Certes, la baisse de la fiscalité sur les plus hauts revenus accroît sans doute les inégalités, mais seulement parce que les déciles les plus modestes s’enrichissent moins que les plus fortunés. Vaut-il mieux que tous s’appauvrissent pour éviter plus d’inégalité ou faut-il accepter que certains s’enrichissent plus que d’autres proportionnellement pour permettre que tous s’enrichissent ? A part les adeptes du nivellement par le bas, dont les marxistes de toutes obédiences ont démontré l’inanité et le caractère purement idéologique, chacun admettra qu’il est préférable de miser sur le développement pour tous plutôt que sur une égalité finalement nuisible d’abord aux plus pauvres. Ceux qui ne sont pas convaincus pourront s’en remettre à la théorie de la justice de John Rawls : « Ceux qui ont été favorisés par la nature, quels qu’ils soient, peuvent tirer avantage de leur chance à condition seulement que cela améliore la situation des moins bien lotis. ….Ainsi, nous sommes conduits au principe de différence si nous voulons établir le système social de façon à ce que personne ne gagne ni ne perde quoi que ce soit, du fait de sa place arbitraire dans la répartition des atouts naturels ou de sa position initiale dans la société, sans donner ou recevoir des compensations en échange. » Le seul problème, avec John Rawls, c’est qu’il n’a pas su calculer cet optimum de justice fiscale (mais comment aurait-il pu le faire ?) ce qui a autorisé les gouvernements à augmenter sans cesse la pression fiscale sur les plus riches !

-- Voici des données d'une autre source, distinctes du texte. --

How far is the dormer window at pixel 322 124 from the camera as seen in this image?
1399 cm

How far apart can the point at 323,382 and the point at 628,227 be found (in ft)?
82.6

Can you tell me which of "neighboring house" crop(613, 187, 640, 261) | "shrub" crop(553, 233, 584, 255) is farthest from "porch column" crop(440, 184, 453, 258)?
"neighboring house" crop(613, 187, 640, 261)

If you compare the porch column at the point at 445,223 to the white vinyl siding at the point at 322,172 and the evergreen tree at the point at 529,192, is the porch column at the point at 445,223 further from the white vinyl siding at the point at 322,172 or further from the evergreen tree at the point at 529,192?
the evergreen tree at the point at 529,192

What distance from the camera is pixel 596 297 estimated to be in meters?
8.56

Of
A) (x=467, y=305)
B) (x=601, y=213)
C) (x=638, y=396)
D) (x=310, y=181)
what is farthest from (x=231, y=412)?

Si la raison l’emporte sur la démagogie, les gouvernements de France, des Etats Unis et d’ailleurs devront éviter des hausses d’impôts à la charge des plus riches qui finalement coûteront plus qu’elles ne rapporteront, et feront peser un fardeau supplémentaire sur les contribuables les plus démunis.
4 commentaires
Reagan
En fait sous Reagan la tranche marginal a été abaissée à 28%
Puis relevé sous les autres président vers 40, avant que Bush ne revienne à 35.
Outre l’incitatif à entreprendre et travailler, il faut aussi prendre en compte l’impact sur le taux d’épargne s’agissant de la taxation des très haut revenus.
Or l’épargne est le carburant de l’économie sur le long terme en permétant le financement de nouveaux investissements qui vont permetre d’augmenter les revenus futurs.
En fin un autre avantage de taux d’impot raisonables outre le produit global est la diminution des dépensses sociales, comme l’assitance chomage par exemple.
Ainsi un taux plus bas poura permetre de réduir le déficit (ou du moin ne l’agravera pas forcément) méme si les recettes diminuent.
Pour qui roulez vous donc?
Si vous estimez que dans notre pays la fiscalité est juste alors vous avez sûrement tout faux.
On ne peut naturellement pas taxer les plus pauvres qui ne s’en sortent déjà pas, on ne veut pas taxer les plus riches de peur qu’ils partent(mdr)alors sus aux clases moyennes, celles qui sont dans la crainte de perdre leur emploi, qui ont des emprunts à rembourser ou qui ayant travaillé toute leur vie doivent se contenter d’une retraite dont le pouvoir d’achat ne cesse de baisser d’année en année simplement parce que les retraités sont ignorés des syndicats et de l’Etat puisqu’ils ne représentent pas un pouvoir de nuisance.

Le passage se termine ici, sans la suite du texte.